The company explains these sales were made solely to satisfy his tax liability from the release of restricted stock units under a mandated “sell to cover” feature of its equity incentive plans, and are not discretionary trades. The filing also notes the transactions were executed pursuant to a Rule 10b5-1 trading plan adopted on March 5, 2025.

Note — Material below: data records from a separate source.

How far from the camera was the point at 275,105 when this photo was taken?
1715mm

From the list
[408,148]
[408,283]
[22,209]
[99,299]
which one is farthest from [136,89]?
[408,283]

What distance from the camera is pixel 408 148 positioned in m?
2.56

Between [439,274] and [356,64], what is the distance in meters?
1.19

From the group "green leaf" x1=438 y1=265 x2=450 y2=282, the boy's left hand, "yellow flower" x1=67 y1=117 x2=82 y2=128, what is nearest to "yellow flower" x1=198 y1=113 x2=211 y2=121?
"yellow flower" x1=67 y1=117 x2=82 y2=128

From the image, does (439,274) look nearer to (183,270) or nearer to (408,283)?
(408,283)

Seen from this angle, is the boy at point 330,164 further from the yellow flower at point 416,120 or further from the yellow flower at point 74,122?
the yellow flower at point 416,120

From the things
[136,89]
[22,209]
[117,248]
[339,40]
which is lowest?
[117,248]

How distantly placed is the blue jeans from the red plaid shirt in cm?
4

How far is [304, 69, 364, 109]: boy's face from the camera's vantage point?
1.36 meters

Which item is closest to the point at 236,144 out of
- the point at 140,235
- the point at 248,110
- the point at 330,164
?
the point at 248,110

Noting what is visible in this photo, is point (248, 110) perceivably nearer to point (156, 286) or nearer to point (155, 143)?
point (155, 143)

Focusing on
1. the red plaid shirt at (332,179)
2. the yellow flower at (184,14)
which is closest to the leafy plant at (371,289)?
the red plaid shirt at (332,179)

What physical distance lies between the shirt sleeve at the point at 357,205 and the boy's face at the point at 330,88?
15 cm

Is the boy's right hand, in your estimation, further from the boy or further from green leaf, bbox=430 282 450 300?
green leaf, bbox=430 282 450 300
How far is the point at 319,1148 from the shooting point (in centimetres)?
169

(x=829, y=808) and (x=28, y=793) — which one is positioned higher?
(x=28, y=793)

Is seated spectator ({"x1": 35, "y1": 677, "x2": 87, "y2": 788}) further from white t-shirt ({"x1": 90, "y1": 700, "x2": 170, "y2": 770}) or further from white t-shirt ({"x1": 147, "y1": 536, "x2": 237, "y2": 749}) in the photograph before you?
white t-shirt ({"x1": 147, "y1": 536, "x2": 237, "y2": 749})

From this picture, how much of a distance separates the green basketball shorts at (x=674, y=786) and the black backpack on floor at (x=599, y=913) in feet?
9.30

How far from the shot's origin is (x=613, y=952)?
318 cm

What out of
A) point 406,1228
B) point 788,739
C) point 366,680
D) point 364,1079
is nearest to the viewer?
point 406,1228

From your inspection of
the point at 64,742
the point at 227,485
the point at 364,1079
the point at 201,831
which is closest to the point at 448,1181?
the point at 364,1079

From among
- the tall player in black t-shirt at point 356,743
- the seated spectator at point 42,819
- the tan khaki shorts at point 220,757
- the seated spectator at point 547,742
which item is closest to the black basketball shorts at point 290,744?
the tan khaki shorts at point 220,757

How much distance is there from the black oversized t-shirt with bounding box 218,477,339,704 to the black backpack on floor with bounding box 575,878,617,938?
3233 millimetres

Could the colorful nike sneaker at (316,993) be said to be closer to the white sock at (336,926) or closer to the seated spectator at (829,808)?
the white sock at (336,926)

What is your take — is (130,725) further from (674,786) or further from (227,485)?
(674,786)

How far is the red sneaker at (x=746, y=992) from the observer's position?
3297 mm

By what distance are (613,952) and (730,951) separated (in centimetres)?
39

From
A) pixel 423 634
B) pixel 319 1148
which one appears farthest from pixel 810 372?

After these trades, Janac holds 196,729 shares directly, plus indirect holdings of 9,189,071 shares through Bayview Legacy, LLC and 56,252 shares through the Charles and Lydia Janac Trust, where he has voting and dispositive authority.
Positive
- None.
Negative
- None.
Insider Trade Summary 10b5-1
| Type | Security | Shares | Price | Value |
|---|---|---|---|---|
| Sale | Common Stock | 11,800 | $18.3394 | $216K |
| Sale | Common Stock | 1,618 | $17.6528 | $29K |
| Sale | Common Stock | 1,843 | $17.6528 | $33K |
| Sale | Common Stock | 2,774 | $17.6528 | $49K |
| Sale | Common Stock | 2,774 | $17.6528 | $49K |
| holding | Common Stock | -- | -- | -- |
| holding | Common Stock | -- | -- | -- |
Footnotes (1)
- Shares sold to satisfy the Reporting Person's tax liability arising as a result of the release of restricted stock units. These sales are mandated by the Issuer's election under its equity incentive plans to require the satisfaction of tax withholding obligations to be funded by a "sell to cover" transaction and do not represent discretionary trades by the Reporting Person. Transaction made pursuant to a 10b5-1 trading plan that was adopted by the Reporting Person on March 5, 2025. The price reported in Column 4 is a weighted average sale price. These shares were sold in multiple transactions at prices ranging from $18.20 to $18.63 inclusive. The Reporting Person undertakes to provide the Issuer, any security holder of the Issuer, or the staff of the Securities and Exchange Commission, upon request, full information regarding the number of shares sold at each separate price within the range set forth in this footnote. The Reporting Person is the manager of Bayview Legacy, LLC and as such is deemed to have voting and dispositive power of the shares beneficially owned by Bayview Legacy, LLC. The shares are held by Charles and Lydia Janac Trust, for which the Reporting Person serves as trustee.